Task directions: Tally the lines below that contain the string "evenodd", counting uppercase and lowercase as different. Give only the number.

━━ Task material

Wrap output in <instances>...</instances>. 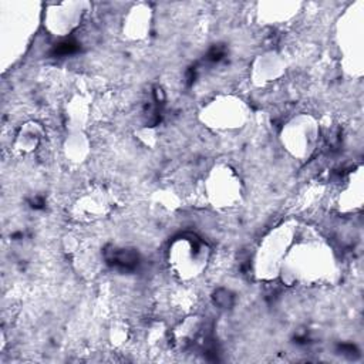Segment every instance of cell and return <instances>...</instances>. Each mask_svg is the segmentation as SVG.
Returning a JSON list of instances; mask_svg holds the SVG:
<instances>
[{
    "mask_svg": "<svg viewBox=\"0 0 364 364\" xmlns=\"http://www.w3.org/2000/svg\"><path fill=\"white\" fill-rule=\"evenodd\" d=\"M85 203H87V205H91V200L87 198V199H85ZM94 203H97V199H95V198L92 199V212H95V210H97V206H95Z\"/></svg>",
    "mask_w": 364,
    "mask_h": 364,
    "instance_id": "6",
    "label": "cell"
},
{
    "mask_svg": "<svg viewBox=\"0 0 364 364\" xmlns=\"http://www.w3.org/2000/svg\"><path fill=\"white\" fill-rule=\"evenodd\" d=\"M243 115H245L243 104H240V101L237 100H230V98L213 101V104H210L206 111L208 121L213 124L212 127H218V128L237 127L236 124L242 122Z\"/></svg>",
    "mask_w": 364,
    "mask_h": 364,
    "instance_id": "3",
    "label": "cell"
},
{
    "mask_svg": "<svg viewBox=\"0 0 364 364\" xmlns=\"http://www.w3.org/2000/svg\"><path fill=\"white\" fill-rule=\"evenodd\" d=\"M208 260V246L195 235H181L169 249V262L178 276L195 277Z\"/></svg>",
    "mask_w": 364,
    "mask_h": 364,
    "instance_id": "1",
    "label": "cell"
},
{
    "mask_svg": "<svg viewBox=\"0 0 364 364\" xmlns=\"http://www.w3.org/2000/svg\"><path fill=\"white\" fill-rule=\"evenodd\" d=\"M40 139H41V129L38 124L28 122V124H24L18 131L16 138V146L21 152H31L33 149L37 148Z\"/></svg>",
    "mask_w": 364,
    "mask_h": 364,
    "instance_id": "5",
    "label": "cell"
},
{
    "mask_svg": "<svg viewBox=\"0 0 364 364\" xmlns=\"http://www.w3.org/2000/svg\"><path fill=\"white\" fill-rule=\"evenodd\" d=\"M283 128V142L287 149L300 158L309 156L314 151L317 142V127L309 117H299L291 119Z\"/></svg>",
    "mask_w": 364,
    "mask_h": 364,
    "instance_id": "2",
    "label": "cell"
},
{
    "mask_svg": "<svg viewBox=\"0 0 364 364\" xmlns=\"http://www.w3.org/2000/svg\"><path fill=\"white\" fill-rule=\"evenodd\" d=\"M209 182H212L209 185V198L215 203H220L219 206H229L232 200L236 199L239 192V181L235 178L230 169L226 171L225 183H222V172H215Z\"/></svg>",
    "mask_w": 364,
    "mask_h": 364,
    "instance_id": "4",
    "label": "cell"
}]
</instances>
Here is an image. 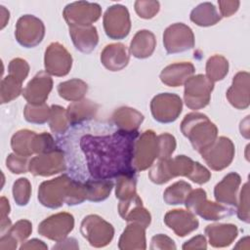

━━━━

Response to this exercise: 6